You seem to be viewing a Friendly-to-them singularity as freezing in place the couple’s utility functions. I agree that it might be able to stabilize it against currently-known changes, such as those you cite, fading limerance, human pair bond stability, some others. I’m skeptical about stability with respect to all important changes over a million years. Even a superintelligence is going to encounter surprises, whether from exploration of the boundaries of design spaces or exploration of physical space. Even for it, the future is uncertain—and the balancing of subgoals and values must likewise have some uncertainty. If the consequences of one of those surprises makes one or both of the members of a couple morph into something rather different, is sticking with the original bond sensible, or even meaningful? If the couple precludes all such changes, is that at all a reasonable choice over such a long time period? Is it even viable? Precluding change in the face of surprise is a dangerous choice.
It might be that relationships can last successfully for 50-60 years but not for thousands of years—long-lived people could have many relationships, each as long as our longest marriages.
Having several hundred 50-year relationships actually might be interesting. You have enough time to get to know your partner deeply and intimately, through fifty years’ worth of life stages. It wouldn’t be the “post-Singularity equivalent” of a one-night stand, because you actually do have fifty years to learn what makes that person tick, in all his subtlety and complexity. But you never have to worry about feeling trapped because hey, it’s only fifty years, you’ve got lots more time.
I was surprised no one had brought it up sooner. If we’re talking about permanence, let’s actually talk about what that would mean.
It says something about the way I think, that to me it seems like a primary reductio of monogamy that it wouldn’t scale to a million years.
Does it say something about the way I think that I don’t consider million year monogamy particularly absurd at all? A desire for a monogamous relationship is by no means an incoherent or implausible preference to have. And these people have a superintelligence as backup. I wouldn’t say it seems likely but reductio definitely doesn’t work here.
I wouldn’t describe the idea of million year monogamy as intrinsically incoherent in the abstract. However, the scale of changes on such a time scale seem to make it exceedingly unlikely. Consider just the problems to the idea of personal identity if we just added high-bandwidth links to human brains. Even with no AIs, and even no other changes to human bodies, that one addition, no faster than an optical fiber of today’s technology, could make nonsense out of what counts as a person—and therefore as to what counts as a monogamous couple.
Those inevitable large scale changes are the thing that makes monogamy a plausible option. If, one year after the emergence of a Friendly-to-them singularity, they particularly want to remain monogamous ~forever then they will. If they don’t, they will not.

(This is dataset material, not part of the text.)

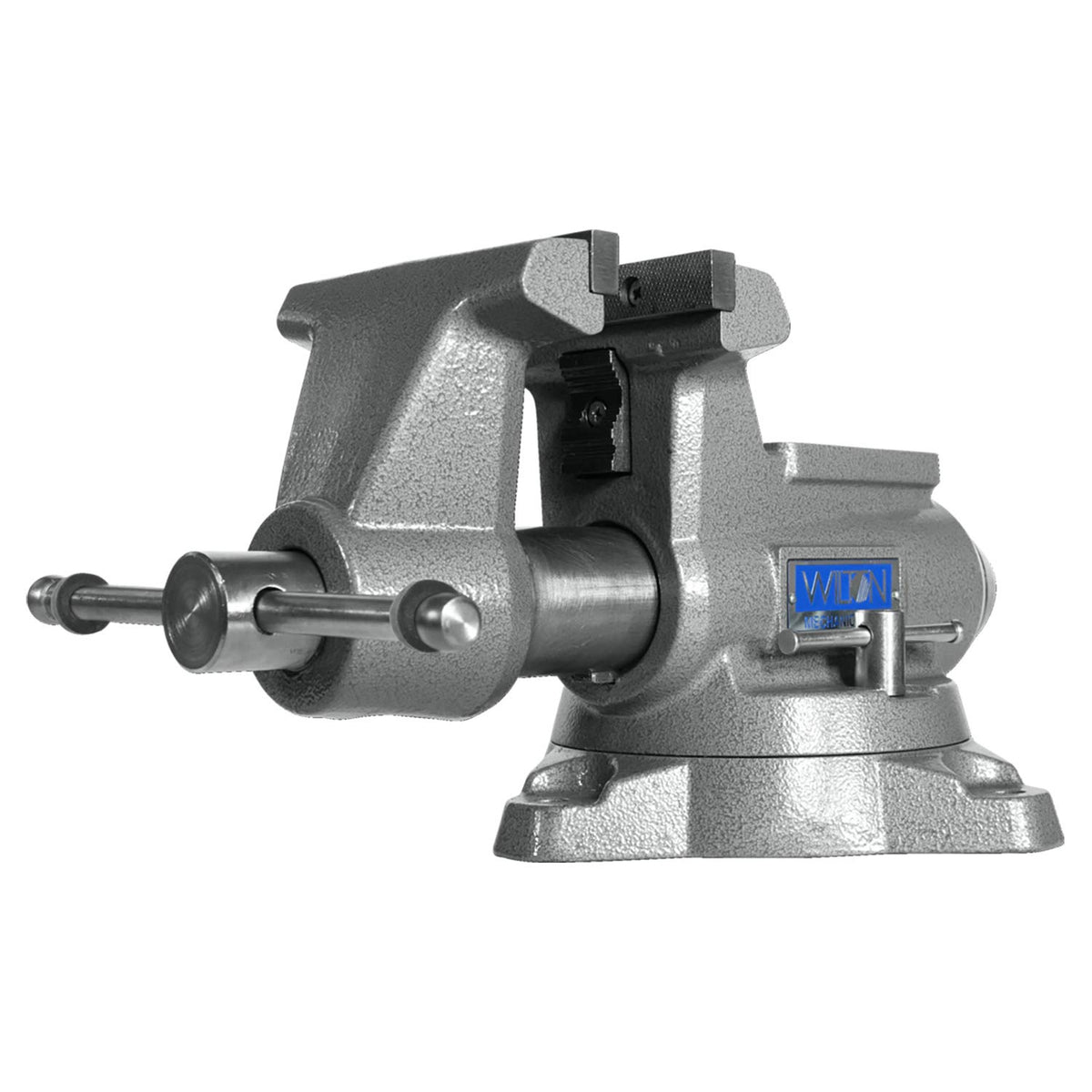 5-1/2” Jaw Width Mechanics Pro Vise W11505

There need be no inevitable changes in desires when the limerance fades after a few months, the few years of a produce-one-child pair bond expires or boredom after a several decades. Those are optional (given the right technology) and if they really want to be monogamous they will.
You seem to be viewing a Friendly-to-them singularity as freezing in place the couple’s utility functions. I agree that it might be able to stabilize it against currently-known changes, such as those you cite, fading limerance, human pair bond stability, some others. I’m skeptical about stability with respect to all important changes over a million years. Even a superintelligence is going to encounter surprises, whether from exploration of the boundaries of design spaces or exploration of physical space. Even for it, the future is uncertain—and the balancing of subgoals and values must likewise have some uncertainty. If the consequences of one of those surprises makes one or both of the members of a couple morph into something rather different, is sticking with the original bond sensible, or even meaningful? If the couple precludes all such changes, is that at all a reasonable choice over such a long time period? Is it even viable? Precluding change in the face of surprise is a dangerous choice.
It might be that relationships can last successfully for 50-60 years but not for thousands of years—long-lived people could have many relationships, each as long as our longest marriages.
Having several hundred 50-year relationships actually might be interesting. You have enough time to get to know your partner deeply and intimately, through fifty years’ worth of life stages. It wouldn’t be the “post-Singularity equivalent” of a one-night stand, because you actually do have fifty years to learn what makes that person tick, in all his subtlety and complexity. But you never have to worry about feeling trapped because hey, it’s only fifty years, you’ve got lots more time.
The depth of the relation is not necessarily related to the time spent together.